If I'm not wrong the issue is when we are rewriting the DNS answer because we have to retrieve the service name from the shadow service name. The following issue could help us to avoid the answer parsing: https://github.com/coredns/coredns/issues/2389.

[dtomcej]

The custom separator was required due to regex parsing of the DNS request.

test-service.test-namespace would get parsed as test-service-test.namespace when we use the {name}-{namespace}-maesh format.

The issue here is that when a service is referenced in an ingress object, we want it to be a stable name. It also has to be in the same namespace as the ingress object.

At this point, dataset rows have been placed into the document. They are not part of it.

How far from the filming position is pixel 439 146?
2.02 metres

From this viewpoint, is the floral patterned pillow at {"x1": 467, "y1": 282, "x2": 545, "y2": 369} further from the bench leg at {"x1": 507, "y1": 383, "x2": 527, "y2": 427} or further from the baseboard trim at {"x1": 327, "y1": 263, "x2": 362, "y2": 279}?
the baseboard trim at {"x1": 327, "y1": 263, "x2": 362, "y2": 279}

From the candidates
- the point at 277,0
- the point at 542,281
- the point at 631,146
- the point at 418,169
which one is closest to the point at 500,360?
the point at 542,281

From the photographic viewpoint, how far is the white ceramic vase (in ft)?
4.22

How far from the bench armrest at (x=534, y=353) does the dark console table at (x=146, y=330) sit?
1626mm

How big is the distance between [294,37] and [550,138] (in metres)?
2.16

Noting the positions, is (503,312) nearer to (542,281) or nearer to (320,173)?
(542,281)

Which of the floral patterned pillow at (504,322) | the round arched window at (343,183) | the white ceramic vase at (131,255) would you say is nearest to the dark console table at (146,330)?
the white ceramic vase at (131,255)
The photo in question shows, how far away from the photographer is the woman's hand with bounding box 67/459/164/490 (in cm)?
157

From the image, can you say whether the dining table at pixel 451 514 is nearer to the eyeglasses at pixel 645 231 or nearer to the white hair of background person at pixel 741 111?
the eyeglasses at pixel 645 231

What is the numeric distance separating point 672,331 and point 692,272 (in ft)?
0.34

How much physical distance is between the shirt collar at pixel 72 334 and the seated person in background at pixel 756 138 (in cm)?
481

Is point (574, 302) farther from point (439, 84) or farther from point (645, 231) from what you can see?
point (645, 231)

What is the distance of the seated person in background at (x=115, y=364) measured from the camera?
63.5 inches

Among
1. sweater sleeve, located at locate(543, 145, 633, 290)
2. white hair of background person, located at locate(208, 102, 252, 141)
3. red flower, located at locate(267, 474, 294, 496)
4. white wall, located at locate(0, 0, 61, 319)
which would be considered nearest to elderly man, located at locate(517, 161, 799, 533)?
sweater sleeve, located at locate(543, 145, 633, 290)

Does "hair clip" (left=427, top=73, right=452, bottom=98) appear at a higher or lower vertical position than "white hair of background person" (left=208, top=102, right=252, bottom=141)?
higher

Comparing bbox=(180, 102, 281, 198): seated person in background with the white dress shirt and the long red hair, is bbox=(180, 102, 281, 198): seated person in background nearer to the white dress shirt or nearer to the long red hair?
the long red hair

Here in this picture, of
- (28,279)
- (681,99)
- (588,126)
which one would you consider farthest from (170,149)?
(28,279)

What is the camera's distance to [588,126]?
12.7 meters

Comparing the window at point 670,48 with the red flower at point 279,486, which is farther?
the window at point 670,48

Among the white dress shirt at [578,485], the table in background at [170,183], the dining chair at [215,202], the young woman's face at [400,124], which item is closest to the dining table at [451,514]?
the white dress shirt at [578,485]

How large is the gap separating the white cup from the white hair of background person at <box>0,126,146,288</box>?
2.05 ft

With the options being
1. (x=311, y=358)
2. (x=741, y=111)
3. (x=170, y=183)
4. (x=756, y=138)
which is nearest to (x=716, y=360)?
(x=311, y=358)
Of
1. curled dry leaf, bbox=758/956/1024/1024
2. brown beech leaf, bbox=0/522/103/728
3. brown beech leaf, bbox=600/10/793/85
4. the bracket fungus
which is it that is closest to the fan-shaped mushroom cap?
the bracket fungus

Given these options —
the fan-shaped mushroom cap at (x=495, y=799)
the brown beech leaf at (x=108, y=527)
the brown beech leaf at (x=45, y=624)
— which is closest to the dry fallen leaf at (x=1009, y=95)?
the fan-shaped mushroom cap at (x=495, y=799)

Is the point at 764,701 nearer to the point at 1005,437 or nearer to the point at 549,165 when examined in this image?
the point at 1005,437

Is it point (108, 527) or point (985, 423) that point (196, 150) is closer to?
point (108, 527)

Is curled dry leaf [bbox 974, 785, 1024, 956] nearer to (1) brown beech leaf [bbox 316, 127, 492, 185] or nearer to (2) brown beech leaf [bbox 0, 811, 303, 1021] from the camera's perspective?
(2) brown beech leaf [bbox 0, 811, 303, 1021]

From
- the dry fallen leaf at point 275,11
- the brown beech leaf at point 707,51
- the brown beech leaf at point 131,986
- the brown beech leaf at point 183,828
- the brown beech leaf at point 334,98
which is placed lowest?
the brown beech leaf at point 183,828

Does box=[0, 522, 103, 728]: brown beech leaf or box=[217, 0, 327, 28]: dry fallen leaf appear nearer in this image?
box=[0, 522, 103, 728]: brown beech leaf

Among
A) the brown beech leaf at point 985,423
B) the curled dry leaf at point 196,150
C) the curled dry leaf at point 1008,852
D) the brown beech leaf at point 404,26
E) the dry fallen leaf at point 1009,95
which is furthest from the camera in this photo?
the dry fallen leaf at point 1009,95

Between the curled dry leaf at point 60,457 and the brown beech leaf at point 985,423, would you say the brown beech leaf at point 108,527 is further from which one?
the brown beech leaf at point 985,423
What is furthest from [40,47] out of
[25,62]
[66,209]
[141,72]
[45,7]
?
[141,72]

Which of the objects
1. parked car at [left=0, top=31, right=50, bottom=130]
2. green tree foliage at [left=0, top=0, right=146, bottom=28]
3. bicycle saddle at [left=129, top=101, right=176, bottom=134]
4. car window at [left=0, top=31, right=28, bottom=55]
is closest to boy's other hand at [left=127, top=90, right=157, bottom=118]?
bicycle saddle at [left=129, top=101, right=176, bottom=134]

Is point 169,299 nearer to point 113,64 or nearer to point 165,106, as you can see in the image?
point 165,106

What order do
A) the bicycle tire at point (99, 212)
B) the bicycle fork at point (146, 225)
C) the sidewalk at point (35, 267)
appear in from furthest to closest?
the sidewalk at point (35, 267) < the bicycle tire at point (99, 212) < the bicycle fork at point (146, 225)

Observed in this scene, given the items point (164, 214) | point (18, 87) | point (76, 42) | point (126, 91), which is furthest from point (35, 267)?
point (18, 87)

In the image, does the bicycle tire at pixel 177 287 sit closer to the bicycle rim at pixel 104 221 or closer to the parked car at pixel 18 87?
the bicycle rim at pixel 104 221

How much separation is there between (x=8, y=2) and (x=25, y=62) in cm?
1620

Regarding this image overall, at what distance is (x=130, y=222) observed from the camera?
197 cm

We don't want to make a user do this:

apiVersion: networking.k8s.io/v1beta1
kind: Ingress
metadata:
  name: test-ingress
spec:
  rules:
  - http:
      paths:
      - path: /
        pathType: Prefix
        backend:
          serviceName: maesh-test-service-6d61657368-test-namespace
          servicePort: 80

In this case, it would be much better to have a simple service name with -maesh appended:

apiVersion: networking.k8s.io/v1beta1
kind: Ingress
metadata:
  name: test-ingress
spec:
  rules:
  - http:
      paths:
      - path: /
        pathType: Prefix
        backend:
          serviceName:test-service-maesh
          servicePort: 80

This service would not be used with DNS, only for use with ingress and CRD objects that the user would be interacting with the service directly.

[kevinpollet]

My bad, I didn't know that the service referenced in an Ingress object has to be in the same namespace. 😞

So, I'm with you that the only way to do it is to create services with the name format: {name}-{namespace}-maesh in the same namespace as the corresponding user service.

Thoughts, maybe to avoid the creation of a ton of services in the user namespace, we could imagine having an opt-in annotation to say that this service needs a {name}-{namespace}-maesh companion that could be referenced in an Ingress object?